(The input begins)
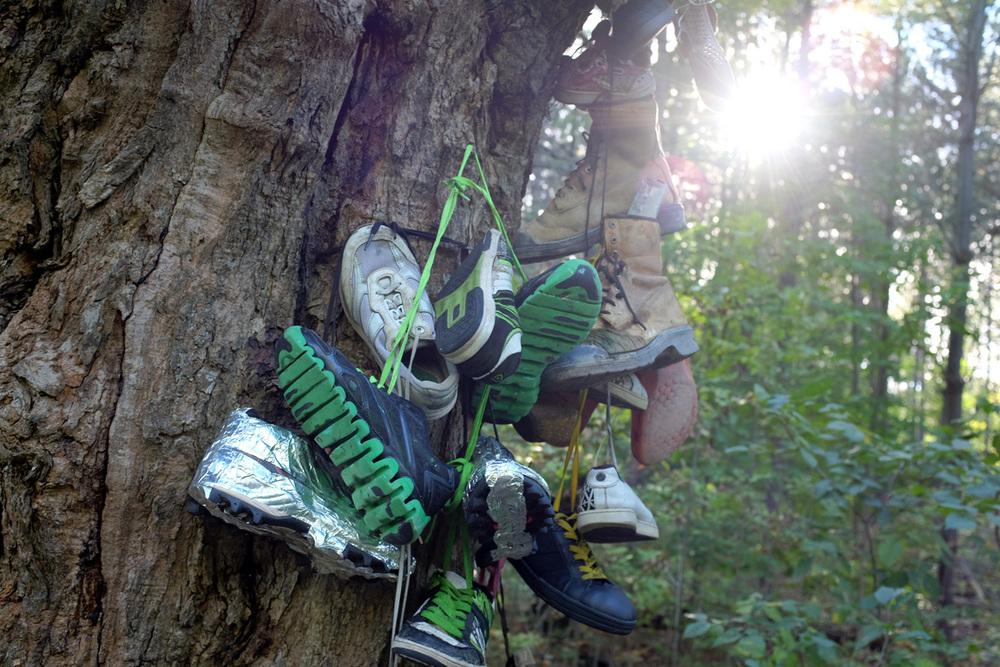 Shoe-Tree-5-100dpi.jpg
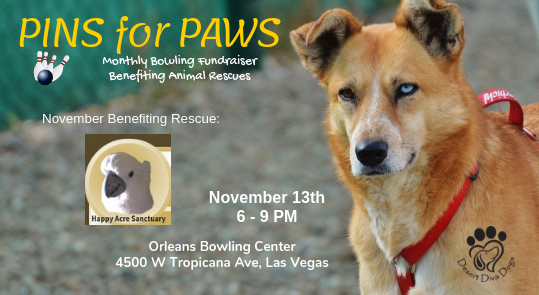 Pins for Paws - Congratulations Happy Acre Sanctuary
(The input ends)
(The input begins)
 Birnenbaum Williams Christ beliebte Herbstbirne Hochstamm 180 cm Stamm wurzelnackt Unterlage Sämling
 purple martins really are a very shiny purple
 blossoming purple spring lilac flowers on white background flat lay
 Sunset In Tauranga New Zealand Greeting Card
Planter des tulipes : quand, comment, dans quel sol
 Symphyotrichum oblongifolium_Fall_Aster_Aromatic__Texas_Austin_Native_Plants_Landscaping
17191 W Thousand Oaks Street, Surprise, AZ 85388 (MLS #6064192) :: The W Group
(The input ends)
[Task details] Beginning at the line with "Sunset In Tauranga New Zealand Greeting Card" and ending at the line with "17191 W Thousand", reproduce each line of the data above exactly, and add no other lines.

[Finished exercise]
 Sunset In Tauranga New Zealand Greeting Card
Planter des tulipes : quand, comment, dans quel sol
 Symphyotrichum oblongifolium_Fall_Aster_Aromatic__Texas_Austin_Native_Plants_Landscaping
17191 W Thousand Oaks Street, Surprise, AZ 85388 (MLS #6064192) :: The W Group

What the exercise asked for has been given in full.